Predictors of residual mass histology following chemotherapy for metastatic non-seminomatous testicular cancer: a quantitative overview of 996 resections.

Following chemotherapy for metastatic non-seminomatous testicular cancer, surgical resection may demonstrate that residual masses contain purely benign tissue (necrosis), or potentially malignant tissues (histologically viable cancer cells or mature teratoma). The morbidity, mortality and costs of resection demand that resection is based on empirical data rather than on subjective judgements. We reviewed 996 resections from 19 studies to quantify predictors of the histology at resection. Predictors were analysed for each study and combined in a pooled odds ratio (OR).
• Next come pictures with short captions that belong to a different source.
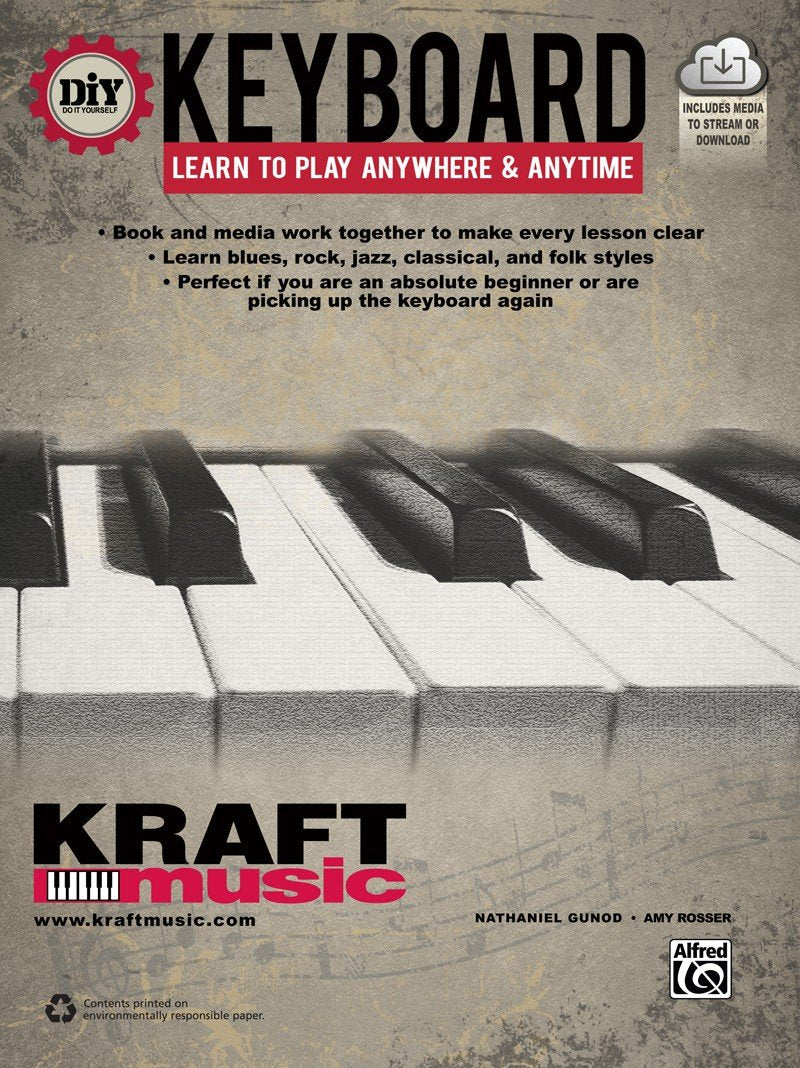 published on (February, 2014) Books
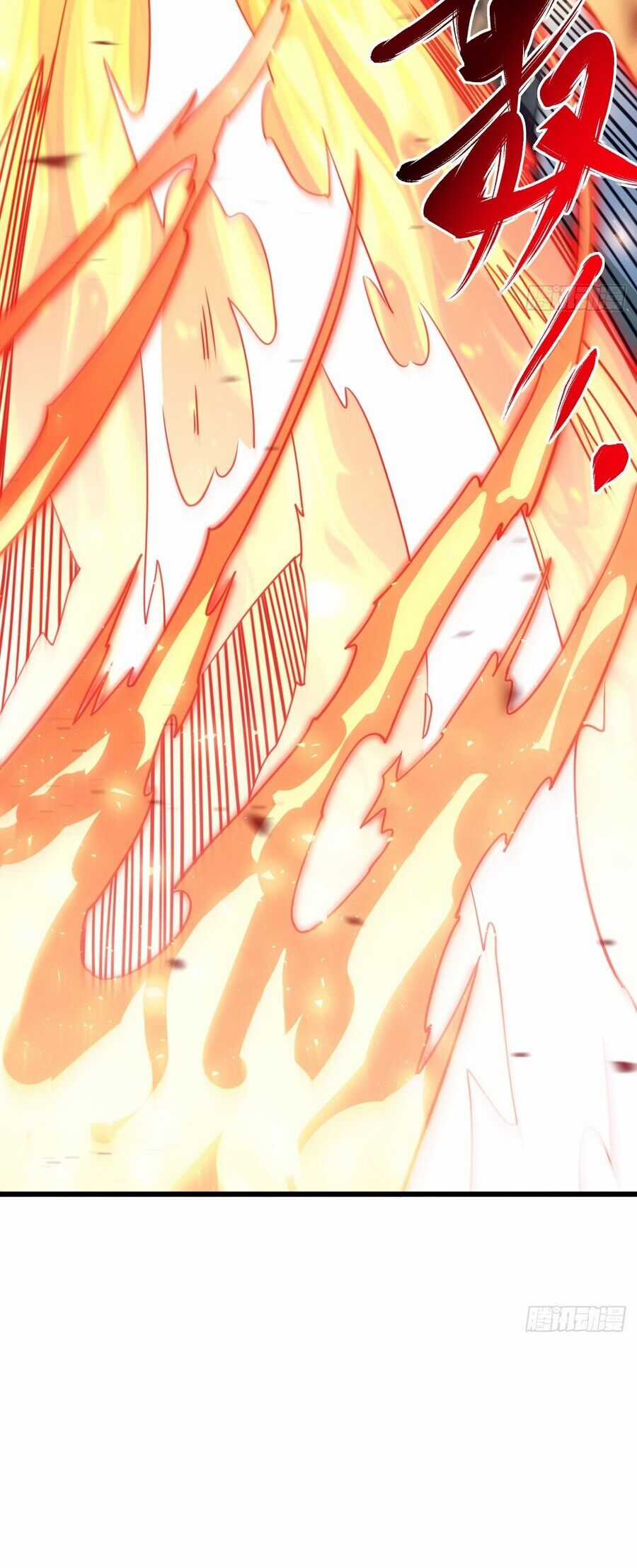 Bắt Đầu Đánh Dấu Hoang Cổ Thánh Thể Chapter 65 trang 13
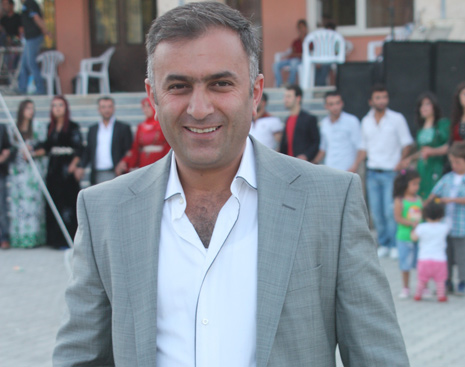 30-01 Temmuz 2012 Yüksekova Düğünleri 22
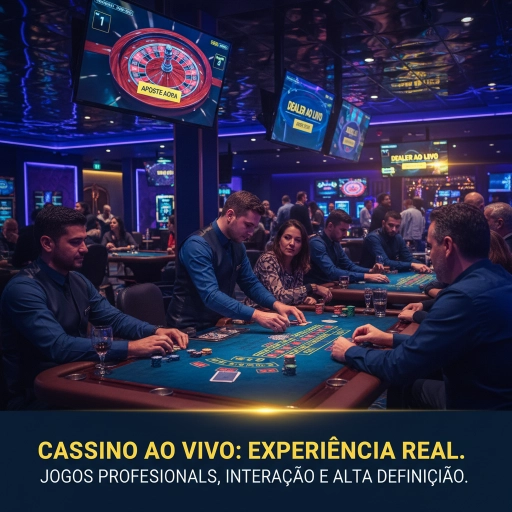 89y.com acesse premiado jogo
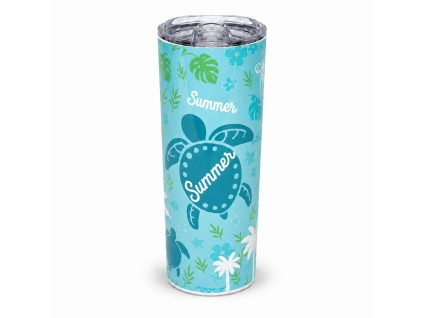 Termokelímek Summer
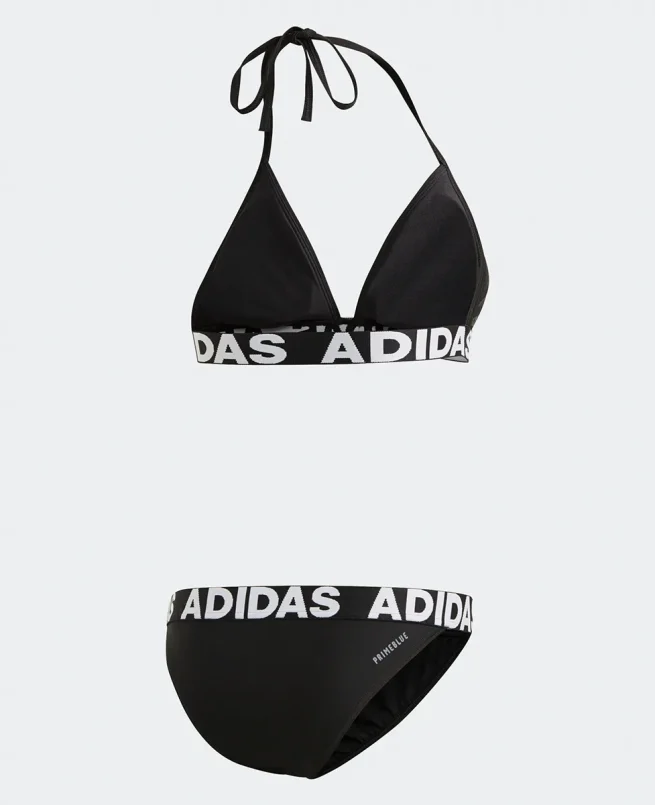 adidas-kupaći-kostim-beach-black-fj5092-03.03.22-2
Predictors of necrosis were: (1) a teratoma-negative primary tumour (OR = 5.1); (2) normal tumour markers before chemotherapy [alpha-fetoprotein (AFP): OR = 2.8; human chorionic gonadotrophin (HCG): OR = 1.9; both AFP and HCG: OR = 5.7]; (3) a smaller postchemotherapy abdominal mass (e.g. < or = 20 mm: OR = 3.7); (4) a large shrinkage (> or = 90%: OR = 3.1); (5) lung resections versus abdominal resections (OR = 1.7). Cancer was found in only 4% of residual retroperitoneal masses < or = 20 mm. Further research may combine the primary tumour histology, marker level and mass size to improve clinical guidelines, which define subgroups of patients for whom the benefits of resection do not outweigh the risks.